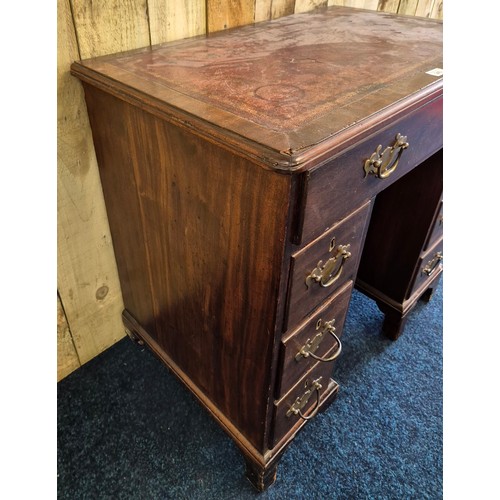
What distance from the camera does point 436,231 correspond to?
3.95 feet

****************************************

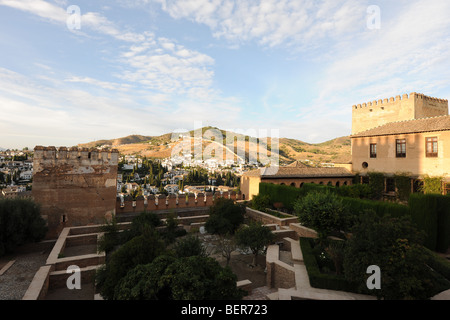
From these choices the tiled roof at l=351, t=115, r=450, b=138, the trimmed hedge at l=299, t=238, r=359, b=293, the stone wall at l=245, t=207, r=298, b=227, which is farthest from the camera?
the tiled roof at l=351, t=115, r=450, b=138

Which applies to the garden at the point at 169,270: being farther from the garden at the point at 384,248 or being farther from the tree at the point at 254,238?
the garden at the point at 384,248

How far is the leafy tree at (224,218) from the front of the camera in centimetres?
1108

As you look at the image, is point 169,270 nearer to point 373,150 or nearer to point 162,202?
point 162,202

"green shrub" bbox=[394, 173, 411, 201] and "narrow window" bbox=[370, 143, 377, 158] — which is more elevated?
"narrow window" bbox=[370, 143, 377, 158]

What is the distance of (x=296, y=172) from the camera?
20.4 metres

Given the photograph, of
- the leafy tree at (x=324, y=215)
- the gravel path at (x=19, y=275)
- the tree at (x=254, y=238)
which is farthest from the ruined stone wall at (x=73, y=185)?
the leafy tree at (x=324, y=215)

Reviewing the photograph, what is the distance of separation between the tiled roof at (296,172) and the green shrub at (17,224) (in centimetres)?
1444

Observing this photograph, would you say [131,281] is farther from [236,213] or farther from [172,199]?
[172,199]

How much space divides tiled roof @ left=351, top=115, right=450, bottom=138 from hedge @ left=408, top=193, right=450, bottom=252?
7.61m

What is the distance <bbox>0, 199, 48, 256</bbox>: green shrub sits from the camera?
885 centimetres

****************************************

Find every line in the rows above that contains the word "hedge", treating case as significant, and copy each of those lines out.

*Exercise result:*
From these choices the tiled roof at l=351, t=115, r=450, b=138, the trimmed hedge at l=299, t=238, r=359, b=293, the stone wall at l=245, t=207, r=298, b=227, which is farthest from the camera?
How much space divides tiled roof @ left=351, top=115, right=450, bottom=138 from hedge @ left=408, top=193, right=450, bottom=252?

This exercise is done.